The results presented in Fig. 1b, c and Fig. 2a–c of the manuscript are obtained from Monte Carlo annealing simulations. For each of the considered values of β, the system is first cooled from 2000 K down to 300 K with 50 K steps under zero external electric field. Then, an external electric field with progressively increasing magnitude is applied. Each run associated with constant values of β, T, and E consists of 40,000 MC sweeps with 20,000 sweeps to be considered as the thermalization period. For both the cooling and the external electric field simulations, the starting configuration for the subsequent parameter value is taken to be the final microscopic state obtained from the preceding run. Fig. 1b, c shows the ground-state dipolar structure at 10 K. In molecular dynamics simulations, we use a predictor–corrector numerical integration scheme³¹ with a discrete time step of 0.5 fs.

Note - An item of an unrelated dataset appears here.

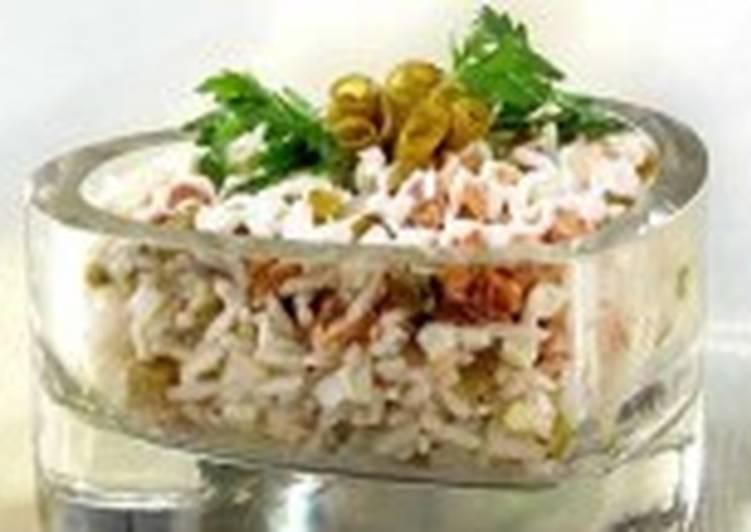 Салат с лососем (3)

To demonstrate the field-driven displacements of electric bubbles (Fig. 3), we have used the perturbing potential approximating an electric field generated by a PFM probe. The specific external field model employed here corresponds to the following electric potential²⁴

$$\phi= -\frac{2Q}{4\pi {\epsilon }_{0}}\left[\frac{1}{1+{\epsilon }_{1}/{\epsilon }_{0}}\mathop{\sum }\limits_{n=0}^{\infty }\frac{{\zeta }^{n}}{\sqrt{{(z+2nh)}^{2}+{r}^{2}}}-\right.\\ -\frac{1-{\epsilon }_{1}/{\epsilon }_{2}}{(1+{\epsilon }_{1}/{\epsilon }_{0})(1+{\epsilon }_{1}/{\epsilon }_{2})}\times \left.\mathop{\sum }\limits_{n=0}^{\infty }\frac{{\zeta }^{n}}{\sqrt{{(2(n+1)h-z)}^{2}+{r}^{2}}}\right],\\ \zeta= \frac{(1-{\epsilon }_{1}/{\epsilon }_{0})(1-{\epsilon }_{1}/{\epsilon }_{2})}{(1-{\epsilon }_{1}/{\epsilon }_{0})(1-{\epsilon }_{1}/{\epsilon }_{2})},$$

(2)

where h denotes the film thickness, ϵ₀, ϵ₁, and ϵ₂ denote the vacuum, film, and substrate dielectric permittivities, respectively. The z and r indicate the out-of-plane and radial cylindrical coordinates. This equation is derived under the assumption of the contact mode operation of the tip (the tip located at the surface of the film). The constant Q is determined so as to assure the proper normalization of the corresponding electric field magnitude distribution. Specifically, we require the maximum value of ∣ ∇ ϕ∣ to be equal to the specified magnitude E of the perturbing electric field. An example of the resulting distribution of the local driving electric field is shown in Fig. 7. Note that the total external electric field at each lattice site corresponds to the sum of the bias background field constant within the supercell volume and the position-dependent electric field perturbation.

Fig. 7: Driving electric field profile.

Arrows indicate the direction of the position-dependent driving electric field within the y = 0 plane of the 32 × 32 × 5 supercell for the PFM tip located at x = y = 0 and z = 5.5 u.c. Colors from purple to red indicate the increasing field magnitude normalized to its maximum value.